He turned up his coat collar, thrust his hands in his pockets,
and swore softly. Looking straight ahead of him, he should have
seen a stretch of level sidewalk, bordered on one hand by lacy,
tropical foliage, on the other, by sheets of level green lawn,
broken everywhere by the uprising boles of great trees, clumps of
rare vines, and rows of darkened homes, attractive in
architectural
_,
design' vine covered, hushed for the night. What he really saw
was a small plateau, sun illumined, at the foot of a mountain
across the valley, where the lilac wall was the bluest, where the
sun shone slightly more golden than anywhere else in the valley,
where huge live oaks outstretched rugged arms, where the air had
a tang of salt, a tinge of sage, an odor of orange, shot through
with snowy coolness, thrilled with bird song, and the laughing
chuckle of a big spring breaking from the foot of the mountain.

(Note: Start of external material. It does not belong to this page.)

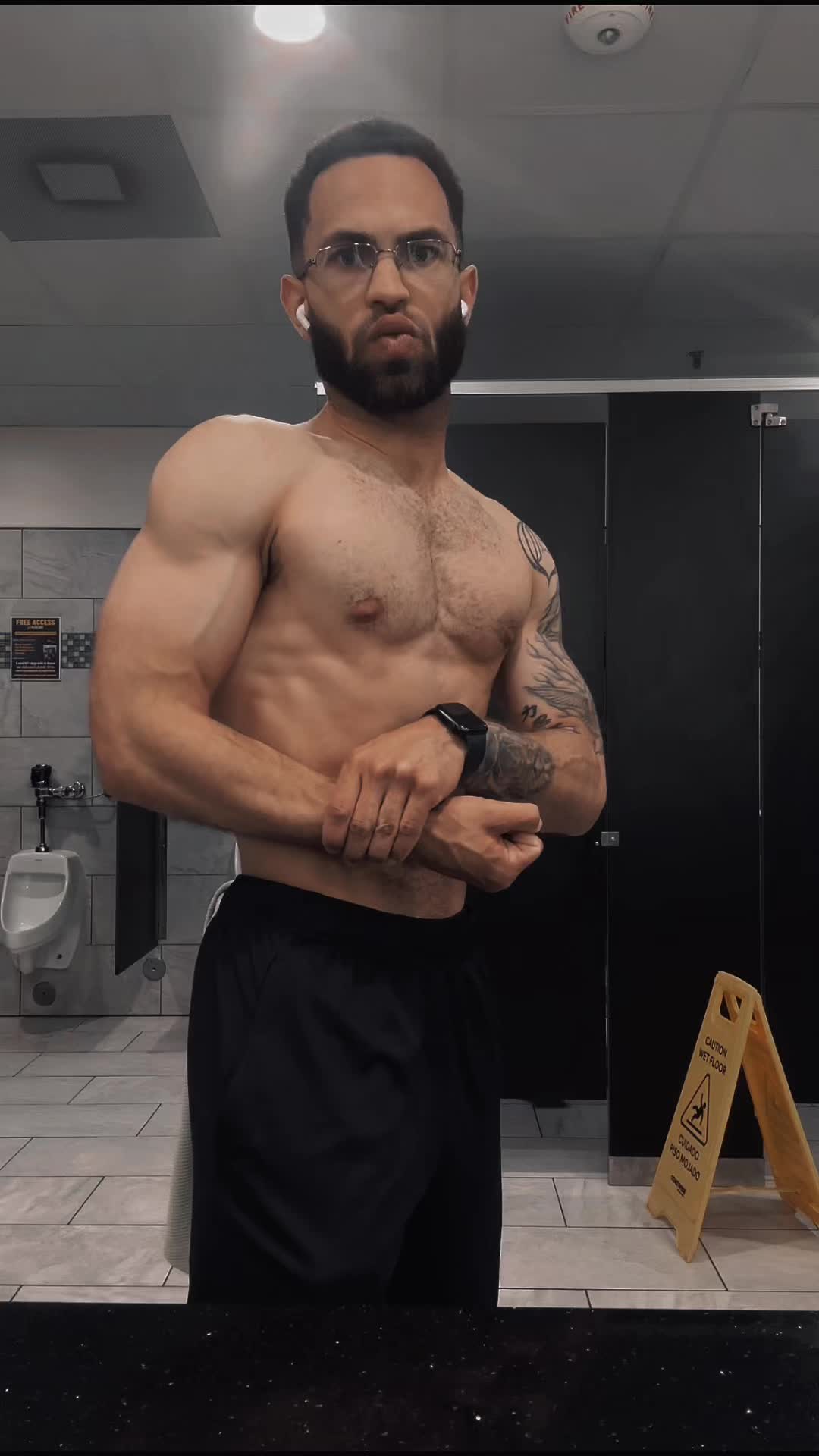 @devonnnp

They had left the road and followed a narrow, screened path by
which they came unexpectedly into this opening. They had stood
upon it in wordless enchantment, looking down the slope beneath
it, across the peace of the valley, to the blue ranges beyond.
"Just where are we?" Peter Morrison had asked at last.
John Gilman had been looking at a view which included Eileen.
She lifted her face, flushed and exquisite, to Peter Morrison and
answered in a breathless undertone, yet John had distinctly heard
her:
"How wonderful it would be if we were at your house.